First, he tells us why obedience is the cardinal virtue among “premodern” societies:

“The codes of morality which, throughout history, have upheld social order and fended off primal chaos from Cathay to the Congo and from Cuzco to Catalonia, have all emphasized external acts: those that are to be done, and those that are not to be done. In most religious codes, salvation (or a better karma next time around) was accorded to those who did well, damnation (or perhaps reincarnation as a slug) to those who did not” (52, Why the Rest Hates the West, 2003).

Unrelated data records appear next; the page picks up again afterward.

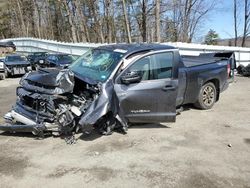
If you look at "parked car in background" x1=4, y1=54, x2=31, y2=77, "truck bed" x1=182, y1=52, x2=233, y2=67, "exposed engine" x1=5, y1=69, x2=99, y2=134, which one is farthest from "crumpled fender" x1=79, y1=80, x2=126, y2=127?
"parked car in background" x1=4, y1=54, x2=31, y2=77

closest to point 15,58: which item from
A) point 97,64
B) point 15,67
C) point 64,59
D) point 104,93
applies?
point 15,67

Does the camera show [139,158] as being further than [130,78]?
No

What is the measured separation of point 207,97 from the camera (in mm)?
8242

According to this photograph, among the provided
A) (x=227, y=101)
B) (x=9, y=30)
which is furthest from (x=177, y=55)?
(x=9, y=30)

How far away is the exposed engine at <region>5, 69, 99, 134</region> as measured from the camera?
5.73 m

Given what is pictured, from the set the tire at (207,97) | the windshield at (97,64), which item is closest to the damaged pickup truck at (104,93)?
the windshield at (97,64)

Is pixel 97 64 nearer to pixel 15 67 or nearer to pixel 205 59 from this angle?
pixel 205 59

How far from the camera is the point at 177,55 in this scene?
6945mm

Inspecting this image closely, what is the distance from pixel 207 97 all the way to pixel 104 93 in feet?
11.6

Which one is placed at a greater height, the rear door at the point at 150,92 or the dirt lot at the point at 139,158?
the rear door at the point at 150,92

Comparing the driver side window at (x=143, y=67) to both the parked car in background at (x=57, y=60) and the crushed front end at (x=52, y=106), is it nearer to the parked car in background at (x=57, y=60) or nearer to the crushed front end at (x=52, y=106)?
the crushed front end at (x=52, y=106)

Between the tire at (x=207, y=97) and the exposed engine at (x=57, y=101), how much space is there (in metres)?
3.29

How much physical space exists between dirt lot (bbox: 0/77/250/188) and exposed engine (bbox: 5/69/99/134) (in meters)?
0.36

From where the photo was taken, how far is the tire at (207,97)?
8.02 m
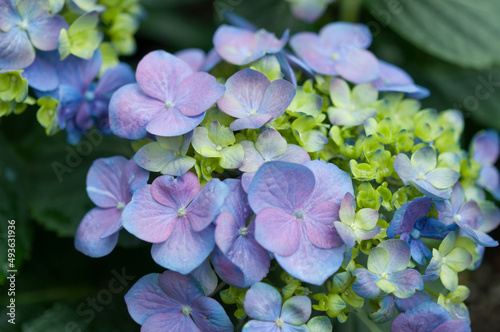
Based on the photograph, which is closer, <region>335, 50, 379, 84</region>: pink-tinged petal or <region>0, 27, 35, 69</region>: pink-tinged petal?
<region>0, 27, 35, 69</region>: pink-tinged petal

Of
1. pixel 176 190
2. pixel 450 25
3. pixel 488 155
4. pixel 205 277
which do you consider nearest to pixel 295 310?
pixel 205 277

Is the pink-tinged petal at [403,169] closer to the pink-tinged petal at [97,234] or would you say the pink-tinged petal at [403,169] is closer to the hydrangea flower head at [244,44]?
the hydrangea flower head at [244,44]

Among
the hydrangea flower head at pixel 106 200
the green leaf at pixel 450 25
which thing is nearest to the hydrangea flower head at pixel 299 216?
the hydrangea flower head at pixel 106 200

Next, we hear about how the Western world and beyond has, in fact, come to be under Christian influence:

“….what the [Lutheran and then Protestant] Reformation did achieve was a long-term stress on the idea of integrity and inwardness that has become a leading feature of Western culture and which remains long after the religious motives which thrust it into prominence have been discarded by an ever-more-secular society. Its diffused, secularized form has become the inheritance even of the historically Catholic regions of the West so that it is today a key differentiation between “the West and the rest.” (54)

As early as the beginnings of the 1600s, he says we detect the shift to the secularized form he mentions: “The first shift had[, in the wider society,] radicalized traditional morality by internalizing it; the second shift radicalizes interiority and discards traditional morality…”: “The psalmist’s ‘truth in the inner parts / …wisdom in the inmost place’ (Ps 51:6) gave way to Shakespeare’s ‘To thine own self be true.’” (57)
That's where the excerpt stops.